A Fundação nasceu 25 anos atrás por iniciativa do empresário italiano Danilo Fossati, com o apoio do sacerdote Luigi Giussani. A finalidade do Banco Alimentar é combater o desperdício de alimento, recuperá-lo e distribui-lo às famílias em dificuldade e às pessoas indigentes.

Escândalo

A audiência, portanto, foi a ocasião para Francisco voltar a definir como “escandalosa” a fome que ainda hoje ameaça a vida e a dignidade de tantas pessoas.

“Hoje devemos nos confrontar com esta injustiça e, permito-me dizer, com este pecado: num mundo rico de recursos alimentares, demasiados são aqueles que não têm o necessário para sobreviver; e isto não somente nos países pobres, mas sempre mais também nas sociedades ricas e desenvolvidas.”
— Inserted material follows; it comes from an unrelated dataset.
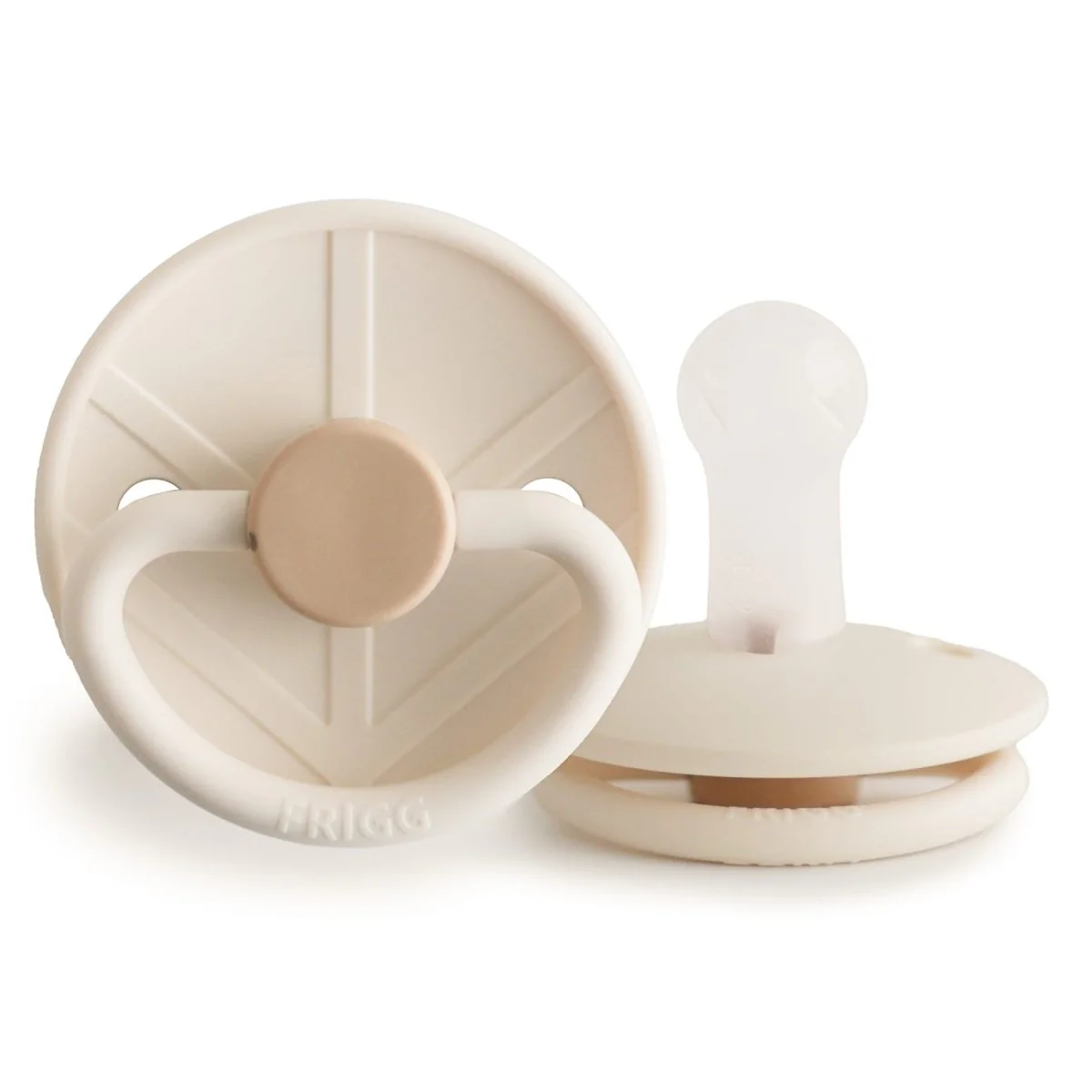 Frigg Speen Maat 2 Little Viking Sigrid Cream Silicone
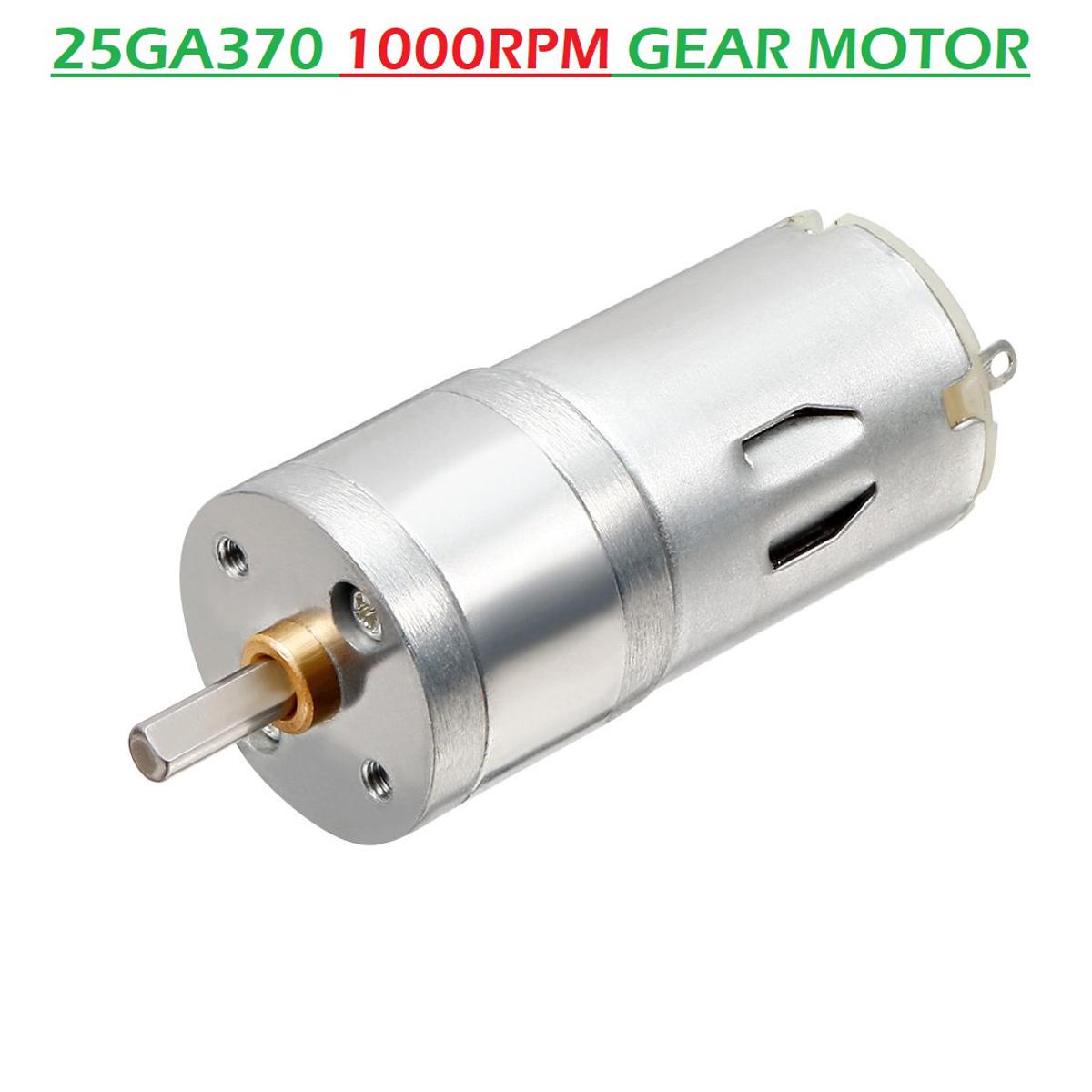 Picture of 25GA370 1000RPM GEAR MOTOR 12V 1000RPM 25GA370 Low Speed High Torque DC 12V Gear Motor Micro Gear Boxed Motor For Robot Car Toy 3D Printers Parts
Para Francisco, a situação é agravada pelo aumento dos fluxos migratórios, que levam à Europa milhares de refugiados, que fogem de seus países e necessitados de tudo.

Educar à humanidade

Diante deste problema, acrescentou o Papa, Jesus não fez discursos, mas agiu, realizando milagres. Nós não podemos fazer o mesmo, disse ele, mas podemos “educar-nos à humanidade” para abater os muros do individualismo e do egoísmo, sem permanecer indiferentes ao clamor dos pobres.

“Compartilhar o que temos com aqueles que não têm os meios para satisfazer uma necessidade tão primária nos educa à caridade”, afirmou Francisco, encorajando a Fundação a prosseguir a sua obra, mesmo que pareça “uma gota no mar”. Com a mobilização de outras pessoas, acrescentou, este trabalho aumenta o rio que alimenta a esperança de milhões de pessoas.

Por fim, o Pontífice pediu que os membros do Banco Alimentar tratem as pessoas não como números, mas como amigos.

“Assim, saberão olhá-los nos olhos, apertar suas mãos, descobrir neles a carne de Cristo e a ajudá-los a reconquistar sua dignidade e recolocá-los em pé.”